Mice are unwelcome residents of your cupboard, but they are popular residents of medical labs that use them as surrogates for humans in conducting disease research. Recent developments, however, have demonstrated that for at least three major health problems, the tiny rodents are not good subjects from which to draw conclusions about human treatments.
The study, published in Proceedings of the National Academy of Sciences (PNAS), calls into question decades of time and billions of dollars spent on research using the mouse model to study human health problems, particularly sepsis (bloodstream infection), burns and trauma. Mice still might be suitable human substitutes to study other disorders, but probably not for those involving the immune response to health threats.
As recounted in a story in the New York Times, the study helps explain why every one of nearly 150 drugs that were developed based on mice studies failed when given to patients with sepsis. Mice can contract something that looks like sepsis in humans, but it’s not the same.
Sepsis, which strikes 750,000 people every year in the U.S., is a symptom of the body trying to fight infection, and it can be fatal; one-quarter to one-half of sepsis patients die, and the cost, says The Times, is $17 billion a year. Sepsis is the leading cause of death in intensive care units.
As The Times explains, potentially deadly immune responses occur when someone’s immune system overreacts to perceived danger, such as toxic bacteria, viruses, fungi or proteins released from cells damaged by trauma or burns.
The system releases so much of its own proteins that capillaries leak, and serum seeps out of the tiny blood vessels. Blood pressure falls, and vital organs don’t get enough blood. If the infection-and the leaking-isn’t stopped, tissue is damaged and vital organs eventually fail.
The medical community responded to the new research by saying that the findings should change the course of sepsis research worldwide. “This is a game changer,” Dr. Mitchell Fink, a sepsis expert at the University of California, Los Angeles, told The Times.
The study took 10 years and involved 39 researchers. They studied white blood cells from hundreds of patients with severe burns, trauma or sepsis to see what genes were being used by white blood cells when responding to those health threats.

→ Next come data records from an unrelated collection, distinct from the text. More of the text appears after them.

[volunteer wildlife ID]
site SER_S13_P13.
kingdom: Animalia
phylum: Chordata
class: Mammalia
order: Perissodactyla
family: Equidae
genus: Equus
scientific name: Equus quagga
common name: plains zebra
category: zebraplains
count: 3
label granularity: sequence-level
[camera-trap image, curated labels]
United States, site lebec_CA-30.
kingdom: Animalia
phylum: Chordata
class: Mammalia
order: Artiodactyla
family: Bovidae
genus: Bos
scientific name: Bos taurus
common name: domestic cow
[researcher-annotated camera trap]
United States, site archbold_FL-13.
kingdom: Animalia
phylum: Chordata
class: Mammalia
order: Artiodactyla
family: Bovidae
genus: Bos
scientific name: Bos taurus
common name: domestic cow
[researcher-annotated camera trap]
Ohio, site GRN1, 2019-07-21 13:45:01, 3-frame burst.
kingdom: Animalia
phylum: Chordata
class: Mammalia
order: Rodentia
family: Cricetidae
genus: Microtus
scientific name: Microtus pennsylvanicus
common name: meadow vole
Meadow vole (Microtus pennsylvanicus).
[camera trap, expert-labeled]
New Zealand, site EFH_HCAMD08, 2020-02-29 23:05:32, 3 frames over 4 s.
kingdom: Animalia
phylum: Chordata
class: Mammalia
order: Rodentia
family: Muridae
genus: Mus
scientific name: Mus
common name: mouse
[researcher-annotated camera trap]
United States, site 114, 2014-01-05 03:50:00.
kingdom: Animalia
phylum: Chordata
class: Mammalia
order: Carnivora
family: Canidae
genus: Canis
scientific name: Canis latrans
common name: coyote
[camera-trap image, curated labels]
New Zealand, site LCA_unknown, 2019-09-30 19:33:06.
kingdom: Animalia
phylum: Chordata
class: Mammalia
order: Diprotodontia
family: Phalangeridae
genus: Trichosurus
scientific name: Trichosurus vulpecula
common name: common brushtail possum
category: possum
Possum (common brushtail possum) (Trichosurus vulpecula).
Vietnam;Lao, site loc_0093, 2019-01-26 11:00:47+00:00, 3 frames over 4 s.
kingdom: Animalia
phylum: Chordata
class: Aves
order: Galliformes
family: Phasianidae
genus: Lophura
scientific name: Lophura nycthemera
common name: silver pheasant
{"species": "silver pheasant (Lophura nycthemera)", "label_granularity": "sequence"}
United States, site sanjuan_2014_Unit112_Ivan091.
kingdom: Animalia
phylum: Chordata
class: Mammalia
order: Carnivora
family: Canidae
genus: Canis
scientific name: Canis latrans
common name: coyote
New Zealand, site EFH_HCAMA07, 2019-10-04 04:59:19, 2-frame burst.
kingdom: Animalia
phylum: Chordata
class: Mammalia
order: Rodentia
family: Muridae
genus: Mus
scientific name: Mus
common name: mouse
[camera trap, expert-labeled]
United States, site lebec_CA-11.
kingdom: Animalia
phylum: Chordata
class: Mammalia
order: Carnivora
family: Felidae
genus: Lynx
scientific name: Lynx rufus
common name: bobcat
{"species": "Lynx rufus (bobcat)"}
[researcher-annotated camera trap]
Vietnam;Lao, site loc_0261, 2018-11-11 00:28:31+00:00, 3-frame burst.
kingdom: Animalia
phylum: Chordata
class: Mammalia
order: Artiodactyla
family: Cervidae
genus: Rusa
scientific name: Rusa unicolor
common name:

The researchers defined patterns that seemed to predict who would survive and who would end up in intensive care. They tried to publish their findings several times, but got rejected by reviewers. One objection was because they hadn’t shown the same gene response had happened in mice, which is the traditional way such studies are validated.
That got them thinking, The Times reports, that maybe the response isn’t the same in mice. So they looked for it and were surprised not to find any similarities in the data they analyzed.
That makes the drug failures clear–often in mice, a gene would be used when the comparable human gene would be suppressed. “A drug that worked in mice by disabling that gene,” The Times explains, “could make the response even more deadly in humans.”
Burns, trauma and sepsis in mice did not share a pattern. Each condition used different genes. But in humans, similar genes were used in all three conditions. So if researchers can find a drug that works for one of those conditions in people, it might work for all three.
The researchers tried for more than a year to publish the paper that showed no relationship between the genetic responses of mice and those of humans. One journal that rejected it told The Times that it accepts only about 7 in 100 of the nearly 13,000 papers submitted each year. So it’s not uncommon for a paper to make the rounds.
Even this one? With our culture’s penchant for making everything a “legend,” with the media frequently too lazy to carefully examine scientific research in favor of bold, if shallow, headlines, rarely is the term “groundbreaking study” used accurately.
But this time it could be.
Instead of the journals rejecting the paper because it contained scientific errors, “the most common response was, ‘It has to be wrong. I don’t know why it is wrong, but it has to be wrong,'” according to one Times source.
When the PNAS reviewers read the paper, The Times reports, they were stunned by just how bad the mouse data are. “It’s really amazing – no correlation at all,” Fink told The Times. Until now, he said, “to get funding, you had to propose experiments using the mouse model.”
But one fact makes you wonder why the research community couldn’t see the forest for the trees: It’s difficult to kill a mouse with a bacterial infection. As The Times says, mice need a million times more bacteria in their blood than what would kill a person.
“Mice can eat garbage and food that is lying around and is rotten,” one of the study’s authors told The Times “Humans can’t do that. We are too sensitive.”
If we knew why mice were so resistant, maybe we could figure out how to make people resistant. And now, that means human biology, not mouse biology, is the raw material for discovery.